┏━━

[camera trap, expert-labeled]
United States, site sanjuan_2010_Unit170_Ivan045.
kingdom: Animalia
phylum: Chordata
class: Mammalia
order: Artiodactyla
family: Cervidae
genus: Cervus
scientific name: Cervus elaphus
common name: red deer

┗━━
┏━━

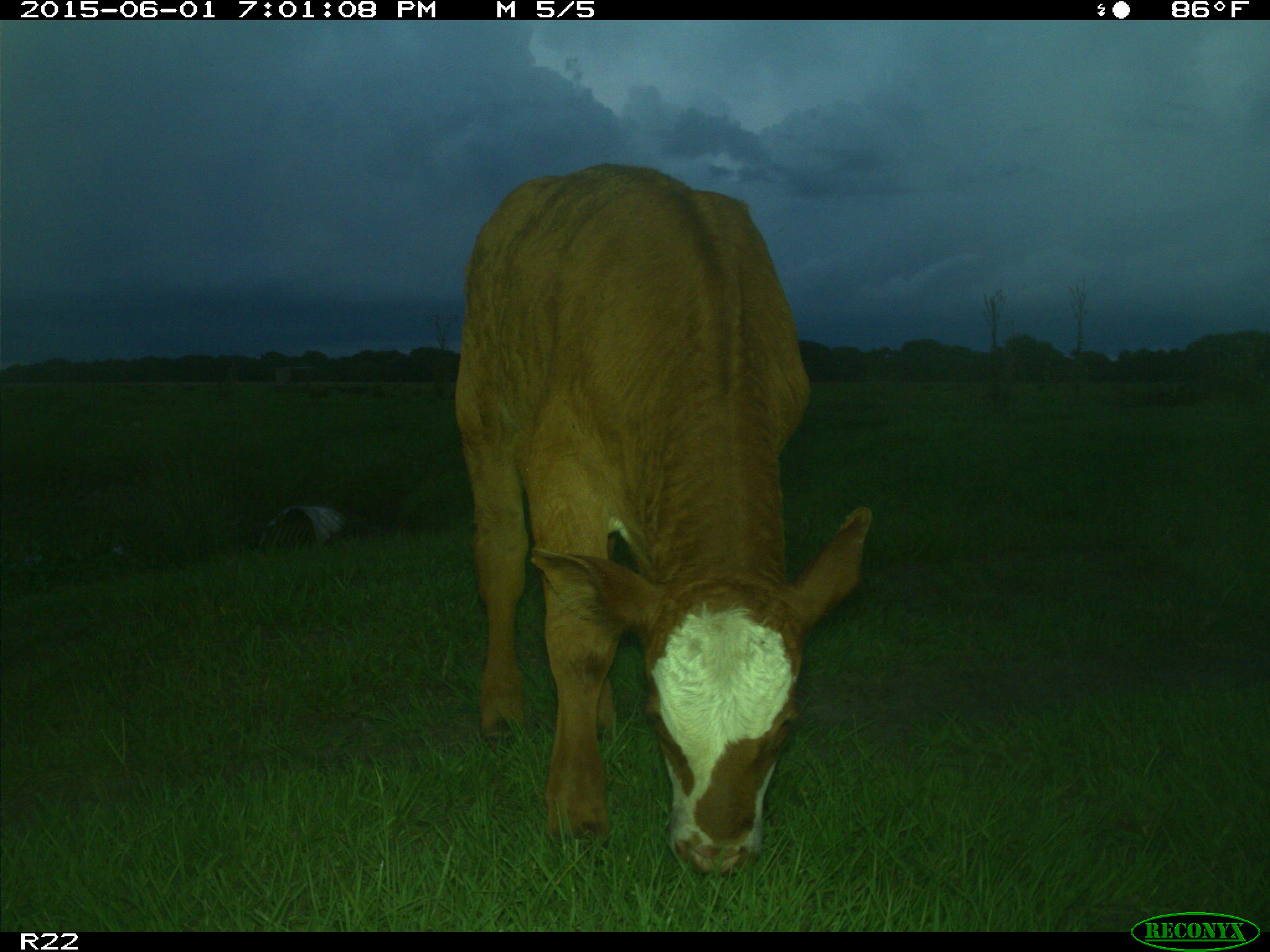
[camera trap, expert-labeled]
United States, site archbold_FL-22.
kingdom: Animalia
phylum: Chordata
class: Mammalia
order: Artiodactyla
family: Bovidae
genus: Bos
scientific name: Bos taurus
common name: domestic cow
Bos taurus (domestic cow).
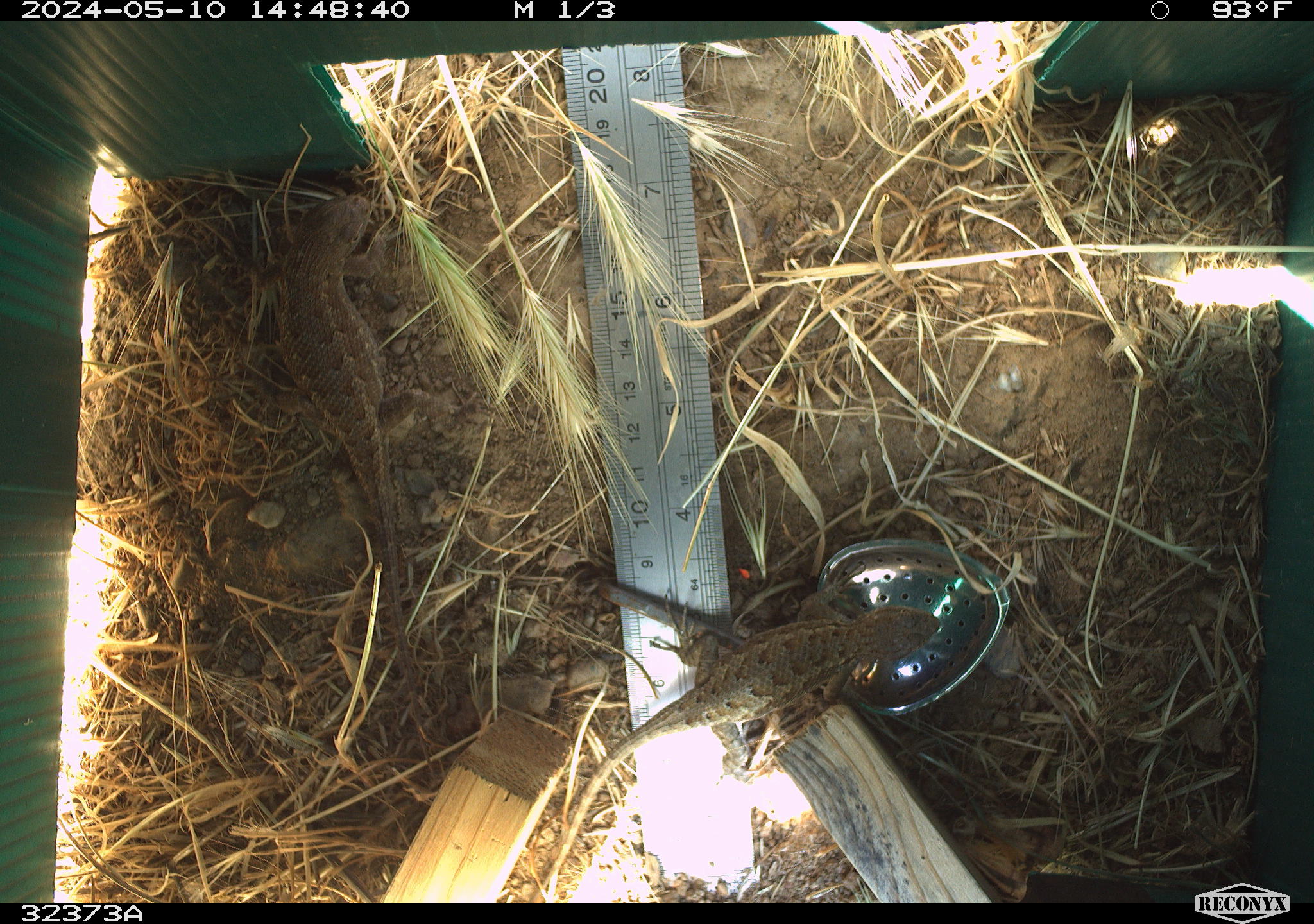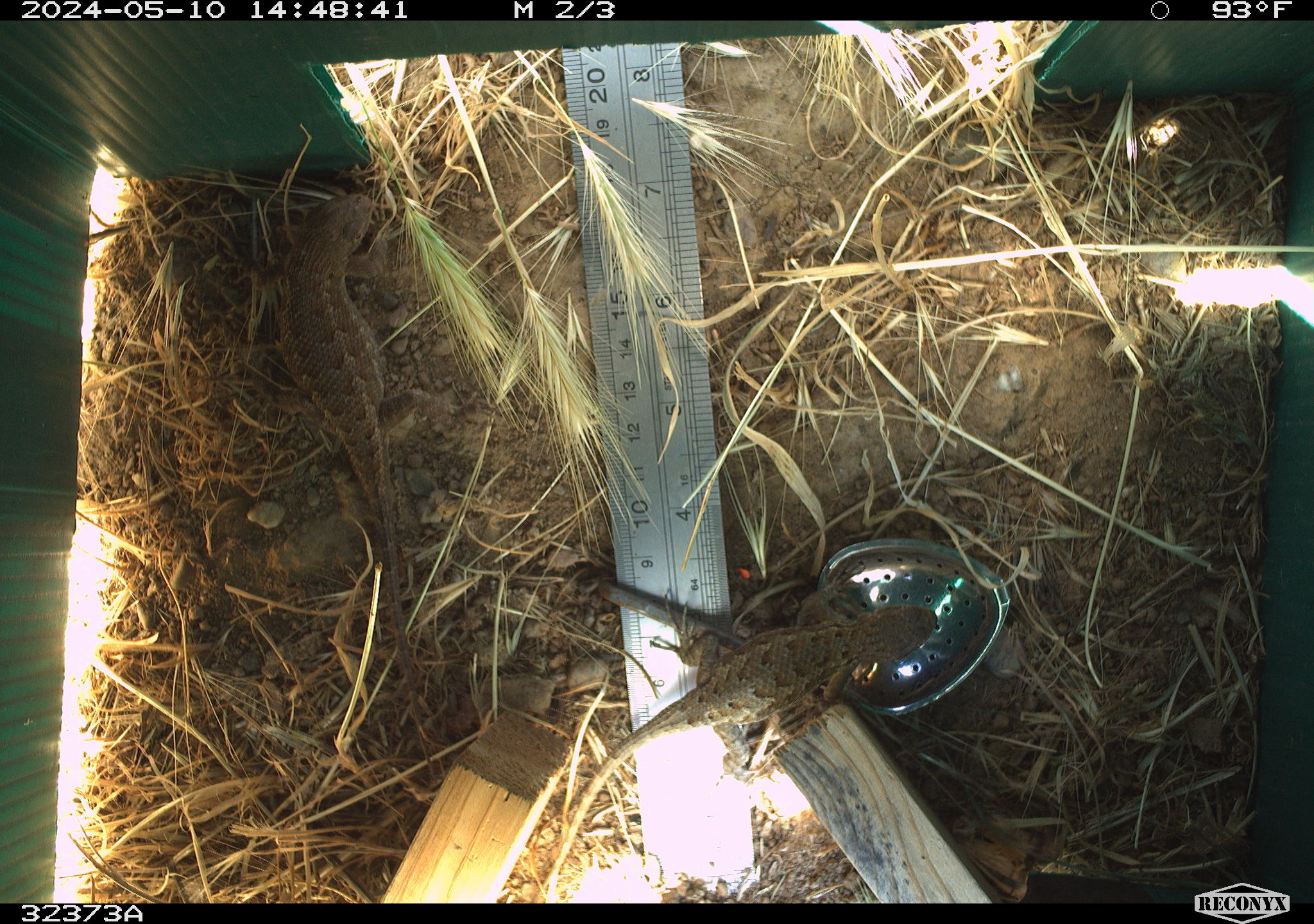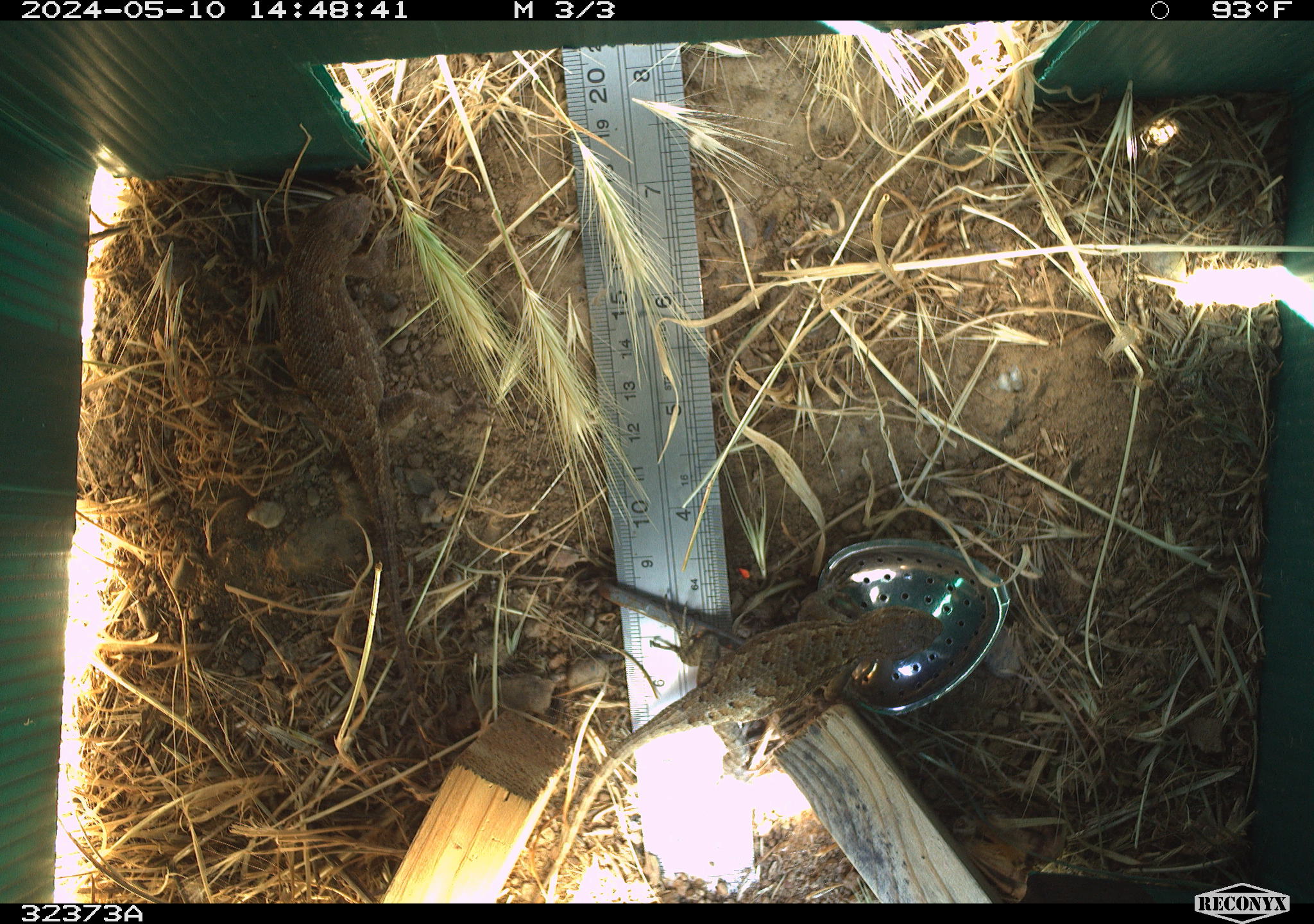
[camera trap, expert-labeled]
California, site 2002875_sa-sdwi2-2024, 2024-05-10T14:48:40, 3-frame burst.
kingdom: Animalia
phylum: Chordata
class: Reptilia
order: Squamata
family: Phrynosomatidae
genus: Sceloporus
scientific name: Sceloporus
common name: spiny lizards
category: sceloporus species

┗━━

- WHAT YOU WILL DO: Once the line with "class: Reptilia" is found in the records above, print exactly that line and every line after it through the line with "category: sceloporus species".

- ANSWER TO THIS EXERCISE:
class: Reptilia
order: Squamata
family: Phrynosomatidae
genus: Sceloporus
scientific name: Sceloporus
common name: spiny lizards
category: sceloporus species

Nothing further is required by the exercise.